What to work on:
Copy out the data word for word. The images are not part of the copy.

* * * * * * * * *

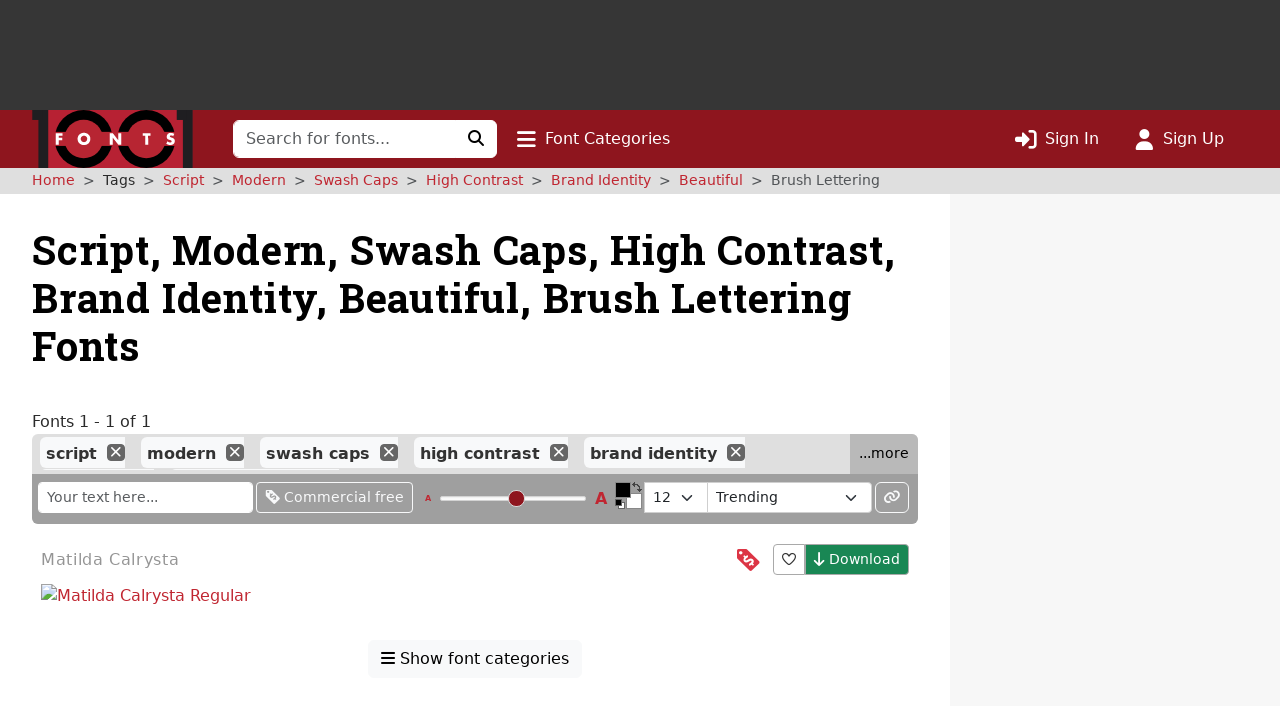

--- FILE ---
content_type: text/html; charset=utf-8
request_url: https://www.google.com/recaptcha/api2/aframe
body_size: 267
content:
<!DOCTYPE HTML><html><head><meta http-equiv="content-type" content="text/html; charset=UTF-8"></head><body><script nonce="L-kOGppiGVDi6Mmg3R2s_w">/** Anti-fraud and anti-abuse applications only. See google.com/recaptcha */ try{var clients={'sodar':'https://pagead2.googlesyndication.com/pagead/sodar?'};window.addEventListener("message",function(a){try{if(a.source===window.parent){var b=JSON.parse(a.data);var c=clients[b['id']];if(c){var d=document.createElement('img');d.src=c+b['params']+'&rc='+(localStorage.getItem("rc::a")?sessionStorage.getItem("rc::b"):"");window.document.body.appendChild(d);sessionStorage.setItem("rc::e",parseInt(sessionStorage.getItem("rc::e")||0)+1);localStorage.setItem("rc::h",'1769694407693');}}}catch(b){}});window.parent.postMessage("_grecaptcha_ready", "*");}catch(b){}</script></body></html>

* * * * * * * * *

Response box:
--- FILE ---
content_type: text/html; charset=utf-8
request_url: https://www.google.com/recaptcha/api2/aframe
body_size: 267
content:
<!DOCTYPE HTML><html><head><meta http-equiv="content-type" content="text/html; charset=UTF-8"></head><body><script nonce="L-kOGppiGVDi6Mmg3R2s_w">/** Anti-fraud and anti-abuse applications only. See google.com/recaptcha */ try{var clients={'sodar':'https://pagead2.googlesyndication.com/pagead/sodar?'};window.addEventListener("message",function(a){try{if(a.source===window.parent){var b=JSON.parse(a.data);var c=clients[b['id']];if(c){var d=document.createElement('img');d.src=c+b['params']+'&rc='+(localStorage.getItem("rc::a")?sessionStorage.getItem("rc::b"):"");window.document.body.appendChild(d);sessionStorage.setItem("rc::e",parseInt(sessionStorage.getItem("rc::e")||0)+1);localStorage.setItem("rc::h",'1769694407693');}}}catch(b){}});window.parent.postMessage("_grecaptcha_ready", "*");}catch(b){}</script></body></html>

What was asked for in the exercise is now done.